Moto Guzzi Stelvio: Der Nachfolger der Quota, technisch sicherlich besser, aber zu weichgespült. Sitzposition passt überhaupt nicht. Aber auch hier gilt: Was nicht passt, wird passend gemacht. Lenker und Rasten ersetzen, dann könnte es etwas werden. Nicht meine Welt.

Moto Guzzi Griso: Tolle Maschine, fühlt sich sehr ähnlich an wie die BMW R nineT. Also eigentlich unpassend für Lange.

Yamaha XT 500: Meine erste Maschine überhaupt. Passt eigentlich nicht. Das ist bei der ersten großen Liebe aber auch egal.

Yamaha XTZ 750 Super Ténéré: Unkaputtbar. Schönes, preisgünstiges Gefährt, das auch in Serienausstattung halbwegs passt.

Yamaha XS 750/ XS 850: Beide eigentlich nicht so recht passend. Lenker weiter nach vorne machte die Sache schon erträglicher. An der 850er hatte ich die Rasten von links nacht rechts getauscht (und umgekehrt). Eine interessante Low-Budget-Lösung, die bei diesem Modell funktionierte. So kamen die Rasten weiter nach hinten, was für einen entspannteren Beinwinkel sorgte.

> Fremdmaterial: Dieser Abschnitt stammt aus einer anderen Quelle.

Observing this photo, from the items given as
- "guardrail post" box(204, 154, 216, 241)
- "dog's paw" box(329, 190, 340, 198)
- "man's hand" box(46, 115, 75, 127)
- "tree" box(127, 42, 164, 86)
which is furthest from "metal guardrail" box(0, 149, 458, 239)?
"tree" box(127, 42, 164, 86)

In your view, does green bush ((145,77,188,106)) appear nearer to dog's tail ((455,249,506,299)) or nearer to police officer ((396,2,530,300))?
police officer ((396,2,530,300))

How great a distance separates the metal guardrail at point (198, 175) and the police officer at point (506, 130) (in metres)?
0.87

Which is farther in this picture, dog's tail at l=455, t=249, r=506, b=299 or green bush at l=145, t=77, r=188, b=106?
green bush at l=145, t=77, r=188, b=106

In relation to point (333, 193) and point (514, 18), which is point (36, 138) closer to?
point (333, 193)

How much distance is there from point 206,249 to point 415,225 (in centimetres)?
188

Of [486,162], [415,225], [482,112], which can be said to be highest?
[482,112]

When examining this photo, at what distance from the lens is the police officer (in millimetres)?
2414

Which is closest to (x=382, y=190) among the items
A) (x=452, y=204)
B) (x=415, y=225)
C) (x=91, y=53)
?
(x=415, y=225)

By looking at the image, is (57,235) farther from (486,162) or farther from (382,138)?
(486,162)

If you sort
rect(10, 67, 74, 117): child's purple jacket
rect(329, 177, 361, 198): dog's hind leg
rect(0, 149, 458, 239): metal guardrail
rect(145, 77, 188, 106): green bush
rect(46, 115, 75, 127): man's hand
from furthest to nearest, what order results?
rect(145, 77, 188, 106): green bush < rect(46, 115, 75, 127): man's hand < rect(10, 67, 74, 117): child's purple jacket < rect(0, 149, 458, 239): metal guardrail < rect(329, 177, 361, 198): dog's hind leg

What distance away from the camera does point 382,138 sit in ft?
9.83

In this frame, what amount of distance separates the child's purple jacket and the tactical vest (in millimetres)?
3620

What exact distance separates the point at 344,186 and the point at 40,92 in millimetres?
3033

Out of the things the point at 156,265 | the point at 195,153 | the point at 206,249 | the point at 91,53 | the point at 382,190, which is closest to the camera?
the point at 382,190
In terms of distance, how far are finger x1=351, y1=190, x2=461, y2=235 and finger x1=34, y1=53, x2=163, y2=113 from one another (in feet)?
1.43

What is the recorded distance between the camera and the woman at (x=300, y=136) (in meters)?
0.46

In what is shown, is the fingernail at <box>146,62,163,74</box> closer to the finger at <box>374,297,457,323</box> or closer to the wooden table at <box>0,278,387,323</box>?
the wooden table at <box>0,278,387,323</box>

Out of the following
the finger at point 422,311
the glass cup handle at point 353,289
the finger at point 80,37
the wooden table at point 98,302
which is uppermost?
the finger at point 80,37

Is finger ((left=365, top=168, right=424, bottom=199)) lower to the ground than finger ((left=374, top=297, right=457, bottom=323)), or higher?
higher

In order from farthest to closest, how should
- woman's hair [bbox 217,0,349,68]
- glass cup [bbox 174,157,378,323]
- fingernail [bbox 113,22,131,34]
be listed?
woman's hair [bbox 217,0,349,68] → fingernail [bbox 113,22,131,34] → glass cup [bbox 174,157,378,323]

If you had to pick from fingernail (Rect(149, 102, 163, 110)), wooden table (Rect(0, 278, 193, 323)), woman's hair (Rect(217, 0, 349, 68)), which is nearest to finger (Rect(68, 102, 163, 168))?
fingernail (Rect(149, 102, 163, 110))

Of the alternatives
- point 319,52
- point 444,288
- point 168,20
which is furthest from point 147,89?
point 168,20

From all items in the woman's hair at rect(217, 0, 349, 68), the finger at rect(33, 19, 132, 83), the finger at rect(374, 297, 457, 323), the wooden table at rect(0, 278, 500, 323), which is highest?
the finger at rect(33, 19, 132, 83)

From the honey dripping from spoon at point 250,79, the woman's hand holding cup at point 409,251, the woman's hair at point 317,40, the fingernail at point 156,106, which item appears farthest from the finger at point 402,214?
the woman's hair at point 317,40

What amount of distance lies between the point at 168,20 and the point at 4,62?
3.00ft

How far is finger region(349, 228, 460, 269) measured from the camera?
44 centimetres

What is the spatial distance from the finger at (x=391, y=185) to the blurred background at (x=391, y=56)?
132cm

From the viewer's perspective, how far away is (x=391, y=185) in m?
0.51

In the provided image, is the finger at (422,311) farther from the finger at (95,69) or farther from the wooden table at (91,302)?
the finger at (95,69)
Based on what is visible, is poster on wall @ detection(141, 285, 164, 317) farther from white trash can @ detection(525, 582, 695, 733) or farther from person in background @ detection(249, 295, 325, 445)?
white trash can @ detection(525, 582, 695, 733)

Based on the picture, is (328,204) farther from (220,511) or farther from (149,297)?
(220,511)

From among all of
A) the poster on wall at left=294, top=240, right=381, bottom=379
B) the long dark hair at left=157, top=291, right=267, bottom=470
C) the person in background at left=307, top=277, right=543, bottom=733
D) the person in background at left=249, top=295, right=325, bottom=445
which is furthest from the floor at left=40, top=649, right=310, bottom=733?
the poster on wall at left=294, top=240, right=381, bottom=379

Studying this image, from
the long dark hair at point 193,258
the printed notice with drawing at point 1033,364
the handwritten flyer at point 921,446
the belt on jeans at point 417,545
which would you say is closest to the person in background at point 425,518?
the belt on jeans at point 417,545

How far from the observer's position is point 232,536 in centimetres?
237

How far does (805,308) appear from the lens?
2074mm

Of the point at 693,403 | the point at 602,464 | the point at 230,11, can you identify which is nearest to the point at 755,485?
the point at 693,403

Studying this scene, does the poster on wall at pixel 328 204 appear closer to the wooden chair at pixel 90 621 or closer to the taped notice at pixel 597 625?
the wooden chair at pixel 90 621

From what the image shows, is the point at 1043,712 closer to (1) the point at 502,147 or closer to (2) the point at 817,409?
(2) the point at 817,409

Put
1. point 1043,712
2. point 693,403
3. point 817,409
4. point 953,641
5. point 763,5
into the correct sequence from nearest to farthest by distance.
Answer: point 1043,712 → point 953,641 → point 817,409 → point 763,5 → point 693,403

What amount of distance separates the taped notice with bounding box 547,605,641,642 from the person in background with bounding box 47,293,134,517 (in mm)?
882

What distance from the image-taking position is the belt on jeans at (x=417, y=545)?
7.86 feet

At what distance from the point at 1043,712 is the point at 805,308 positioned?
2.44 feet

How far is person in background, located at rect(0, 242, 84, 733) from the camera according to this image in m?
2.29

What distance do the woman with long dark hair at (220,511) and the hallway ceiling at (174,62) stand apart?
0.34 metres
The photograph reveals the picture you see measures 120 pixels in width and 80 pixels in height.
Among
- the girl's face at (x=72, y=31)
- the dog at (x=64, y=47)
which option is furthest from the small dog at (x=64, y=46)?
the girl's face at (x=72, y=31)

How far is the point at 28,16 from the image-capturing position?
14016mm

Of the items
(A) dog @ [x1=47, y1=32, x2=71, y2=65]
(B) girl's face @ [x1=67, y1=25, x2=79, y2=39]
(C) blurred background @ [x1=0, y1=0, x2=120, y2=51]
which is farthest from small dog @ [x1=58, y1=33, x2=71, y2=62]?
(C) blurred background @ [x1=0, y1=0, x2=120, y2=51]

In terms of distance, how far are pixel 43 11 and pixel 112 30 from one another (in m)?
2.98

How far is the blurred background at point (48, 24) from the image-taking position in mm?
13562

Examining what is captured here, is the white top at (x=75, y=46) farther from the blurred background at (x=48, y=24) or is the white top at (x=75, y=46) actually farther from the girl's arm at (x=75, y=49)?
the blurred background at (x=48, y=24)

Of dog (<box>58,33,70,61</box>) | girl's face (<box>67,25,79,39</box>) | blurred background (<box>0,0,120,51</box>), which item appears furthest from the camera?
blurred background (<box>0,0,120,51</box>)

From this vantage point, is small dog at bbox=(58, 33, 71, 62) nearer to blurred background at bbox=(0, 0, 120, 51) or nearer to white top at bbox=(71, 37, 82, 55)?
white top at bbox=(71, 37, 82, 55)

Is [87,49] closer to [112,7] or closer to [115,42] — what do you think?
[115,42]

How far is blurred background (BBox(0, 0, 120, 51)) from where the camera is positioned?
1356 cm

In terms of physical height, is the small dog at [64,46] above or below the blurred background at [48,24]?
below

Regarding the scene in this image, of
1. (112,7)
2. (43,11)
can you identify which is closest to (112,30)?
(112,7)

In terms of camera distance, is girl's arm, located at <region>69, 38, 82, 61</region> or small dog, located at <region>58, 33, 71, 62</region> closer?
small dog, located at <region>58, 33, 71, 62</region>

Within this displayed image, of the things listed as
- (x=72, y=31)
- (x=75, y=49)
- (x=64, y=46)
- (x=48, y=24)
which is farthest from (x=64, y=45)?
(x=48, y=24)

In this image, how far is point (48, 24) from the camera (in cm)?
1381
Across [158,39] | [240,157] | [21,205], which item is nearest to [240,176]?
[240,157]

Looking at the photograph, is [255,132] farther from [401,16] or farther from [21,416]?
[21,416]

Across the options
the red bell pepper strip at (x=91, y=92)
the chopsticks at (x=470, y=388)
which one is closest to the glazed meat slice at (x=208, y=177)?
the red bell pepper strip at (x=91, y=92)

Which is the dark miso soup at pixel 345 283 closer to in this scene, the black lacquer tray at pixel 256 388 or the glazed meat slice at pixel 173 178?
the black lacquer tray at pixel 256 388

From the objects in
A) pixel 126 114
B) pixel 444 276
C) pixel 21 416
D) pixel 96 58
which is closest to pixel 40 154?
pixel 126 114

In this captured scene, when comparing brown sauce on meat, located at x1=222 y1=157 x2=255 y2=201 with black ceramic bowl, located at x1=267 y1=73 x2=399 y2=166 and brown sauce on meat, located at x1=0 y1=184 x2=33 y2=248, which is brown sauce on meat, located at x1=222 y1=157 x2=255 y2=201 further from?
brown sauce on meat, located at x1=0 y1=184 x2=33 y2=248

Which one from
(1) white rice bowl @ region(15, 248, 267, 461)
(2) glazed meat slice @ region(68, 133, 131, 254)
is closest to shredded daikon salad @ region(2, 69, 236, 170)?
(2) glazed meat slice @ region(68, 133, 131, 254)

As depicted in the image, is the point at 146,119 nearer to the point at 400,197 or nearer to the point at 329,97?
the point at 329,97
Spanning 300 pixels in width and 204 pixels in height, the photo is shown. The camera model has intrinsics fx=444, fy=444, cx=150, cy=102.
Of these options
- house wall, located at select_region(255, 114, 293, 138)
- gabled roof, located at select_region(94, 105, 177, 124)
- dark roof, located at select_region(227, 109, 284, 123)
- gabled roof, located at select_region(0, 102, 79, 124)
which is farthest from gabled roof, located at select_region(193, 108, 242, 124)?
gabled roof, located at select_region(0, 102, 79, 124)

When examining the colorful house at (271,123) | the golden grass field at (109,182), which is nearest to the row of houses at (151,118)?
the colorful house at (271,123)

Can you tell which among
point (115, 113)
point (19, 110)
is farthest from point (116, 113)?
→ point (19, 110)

Yamaha XS 400: Führerschein auf dem Modell gemacht. Passte irgendwie, ist aber vergleichsweise klein.

MZ ETZ 150: Geht eigentlich nicht. Eigentlich heißt: Wenn das Budget nicht passt, macht man sich eben etwas kleiner. Das Teil hatte ich auf einer Party von einem angeschiggerten Lehrer für 300 DM gekauft. Die Maschine hat viel Spaß bereitet, mich problemlos durch die Gegend geschaukelt und vor allem eins gelehrt: Es ist schietegal, wie es aussieht, wenn man draufsitzt. Züchtet ein dickes Fell für das Schlachtfeld der Eitelkeiten.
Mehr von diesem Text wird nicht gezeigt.